#### [Exercise directions]
Quote all of the following records word for word, line by line, without changing anything.
>>
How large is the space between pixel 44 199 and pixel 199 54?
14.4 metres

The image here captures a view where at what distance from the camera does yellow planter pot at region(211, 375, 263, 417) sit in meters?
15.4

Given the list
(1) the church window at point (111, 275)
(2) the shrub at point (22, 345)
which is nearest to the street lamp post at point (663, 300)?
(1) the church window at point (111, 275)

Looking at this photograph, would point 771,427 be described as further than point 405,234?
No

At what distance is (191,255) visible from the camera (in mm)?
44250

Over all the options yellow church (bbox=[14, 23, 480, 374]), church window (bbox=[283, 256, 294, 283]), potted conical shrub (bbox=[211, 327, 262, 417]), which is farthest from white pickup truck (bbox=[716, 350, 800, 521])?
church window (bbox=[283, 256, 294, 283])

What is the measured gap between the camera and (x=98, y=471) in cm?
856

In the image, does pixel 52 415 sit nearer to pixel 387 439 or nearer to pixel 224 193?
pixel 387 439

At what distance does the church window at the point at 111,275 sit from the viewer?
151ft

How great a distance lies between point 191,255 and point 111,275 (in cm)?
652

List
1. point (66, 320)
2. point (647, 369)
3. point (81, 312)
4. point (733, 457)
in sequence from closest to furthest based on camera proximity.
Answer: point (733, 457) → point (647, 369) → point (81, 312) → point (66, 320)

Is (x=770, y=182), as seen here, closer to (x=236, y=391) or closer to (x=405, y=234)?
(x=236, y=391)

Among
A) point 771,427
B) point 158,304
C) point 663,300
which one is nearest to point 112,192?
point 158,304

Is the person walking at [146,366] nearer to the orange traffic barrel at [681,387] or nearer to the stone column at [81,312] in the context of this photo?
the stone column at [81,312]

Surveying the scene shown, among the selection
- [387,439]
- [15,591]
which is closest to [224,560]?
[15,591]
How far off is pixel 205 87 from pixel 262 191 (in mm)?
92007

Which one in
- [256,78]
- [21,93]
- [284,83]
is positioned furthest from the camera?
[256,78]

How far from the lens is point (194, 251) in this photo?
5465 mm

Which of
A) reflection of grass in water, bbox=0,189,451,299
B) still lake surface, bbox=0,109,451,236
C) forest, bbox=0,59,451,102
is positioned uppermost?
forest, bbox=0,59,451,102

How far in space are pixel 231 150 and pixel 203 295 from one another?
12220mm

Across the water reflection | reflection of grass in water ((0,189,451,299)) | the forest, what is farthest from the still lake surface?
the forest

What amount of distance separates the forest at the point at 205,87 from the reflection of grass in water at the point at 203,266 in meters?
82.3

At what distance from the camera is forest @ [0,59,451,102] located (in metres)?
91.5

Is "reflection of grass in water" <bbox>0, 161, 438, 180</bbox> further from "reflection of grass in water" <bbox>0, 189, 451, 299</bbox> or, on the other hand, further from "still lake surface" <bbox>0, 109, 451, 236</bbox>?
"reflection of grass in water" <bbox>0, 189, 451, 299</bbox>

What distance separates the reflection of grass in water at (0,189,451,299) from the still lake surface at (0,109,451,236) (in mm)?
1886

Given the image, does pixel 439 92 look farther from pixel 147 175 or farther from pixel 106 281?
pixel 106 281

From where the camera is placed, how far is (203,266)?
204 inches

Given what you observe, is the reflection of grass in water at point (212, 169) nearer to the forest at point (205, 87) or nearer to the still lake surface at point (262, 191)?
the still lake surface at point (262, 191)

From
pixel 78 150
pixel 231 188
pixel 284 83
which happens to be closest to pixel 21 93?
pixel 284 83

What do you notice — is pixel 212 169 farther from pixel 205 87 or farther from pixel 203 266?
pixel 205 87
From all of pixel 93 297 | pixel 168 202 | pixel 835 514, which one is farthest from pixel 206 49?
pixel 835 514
<<
#### [Answer below]
How large is the space between pixel 44 199 and pixel 199 54?
14.4 metres

The image here captures a view where at what distance from the camera does yellow planter pot at region(211, 375, 263, 417) sit in meters?
15.4

Given the list
(1) the church window at point (111, 275)
(2) the shrub at point (22, 345)
which is nearest to the street lamp post at point (663, 300)?
(1) the church window at point (111, 275)

Looking at this photograph, would point 771,427 be described as further than point 405,234?
No

At what distance is (191,255) visible from the camera (in mm)?
44250

Over all the options yellow church (bbox=[14, 23, 480, 374]), church window (bbox=[283, 256, 294, 283]), potted conical shrub (bbox=[211, 327, 262, 417]), which is farthest from white pickup truck (bbox=[716, 350, 800, 521])?
church window (bbox=[283, 256, 294, 283])

What is the measured gap between the camera and (x=98, y=471) in cm?
856

In the image, does pixel 52 415 sit nearer to pixel 387 439 or nearer to pixel 224 193?
pixel 387 439

At what distance does the church window at the point at 111,275 sit from the viewer?
151ft

How great a distance lies between point 191,255 and point 111,275 (in cm)?
652

List
1. point (66, 320)
2. point (647, 369)
3. point (81, 312)
4. point (733, 457)
in sequence from closest to furthest based on camera proximity.
Answer: point (733, 457) → point (647, 369) → point (81, 312) → point (66, 320)

Is (x=770, y=182), as seen here, closer to (x=236, y=391) or closer to (x=405, y=234)?
(x=236, y=391)

Among
A) point 771,427
B) point 158,304
C) point 663,300
which one is nearest to point 112,192?
point 158,304

Is the person walking at [146,366] nearer to the orange traffic barrel at [681,387] or nearer to the stone column at [81,312] in the context of this photo?
the stone column at [81,312]

Surveying the scene shown, among the selection
- [387,439]
- [15,591]
which is closest to [224,560]?
[15,591]
How far off is pixel 205 87 from pixel 262 191 (in mm)?
92007

Which one in
- [256,78]
- [21,93]
- [284,83]
is positioned furthest from the camera?
[256,78]

How far from the lens is point (194, 251) in this photo?
5465 mm

Which of
A) reflection of grass in water, bbox=0,189,451,299
B) still lake surface, bbox=0,109,451,236
C) forest, bbox=0,59,451,102
is positioned uppermost?
forest, bbox=0,59,451,102

How far in space are pixel 231 150 and pixel 203 295 from one another?
12220mm

Across the water reflection | reflection of grass in water ((0,189,451,299)) | the forest, what is farthest from the still lake surface?
the forest

What amount of distance separates the forest at the point at 205,87 from the reflection of grass in water at the point at 203,266 in meters?
82.3

At what distance from the camera is forest @ [0,59,451,102] located (in metres)?
91.5

Is "reflection of grass in water" <bbox>0, 161, 438, 180</bbox> further from "reflection of grass in water" <bbox>0, 189, 451, 299</bbox> or, on the other hand, further from "still lake surface" <bbox>0, 109, 451, 236</bbox>?
"reflection of grass in water" <bbox>0, 189, 451, 299</bbox>

What distance separates the reflection of grass in water at (0,189,451,299) from the still lake surface at (0,109,451,236) (in mm)?
1886

Given the image, does pixel 439 92 look farther from pixel 147 175 or farther from pixel 106 281?
pixel 106 281

From where the camera is placed, how far is (203,266)?
204 inches

Given what you observe, is the reflection of grass in water at point (212, 169) nearer to the forest at point (205, 87) or nearer to the still lake surface at point (262, 191)?
the still lake surface at point (262, 191)

From
pixel 78 150
pixel 231 188
pixel 284 83
which happens to be closest to pixel 21 93?
pixel 284 83

What do you notice — is pixel 212 169 farther from pixel 205 87 or farther from pixel 203 266?
pixel 205 87
From all of pixel 93 297 | pixel 168 202 | pixel 835 514, which one is farthest from pixel 206 49?
pixel 835 514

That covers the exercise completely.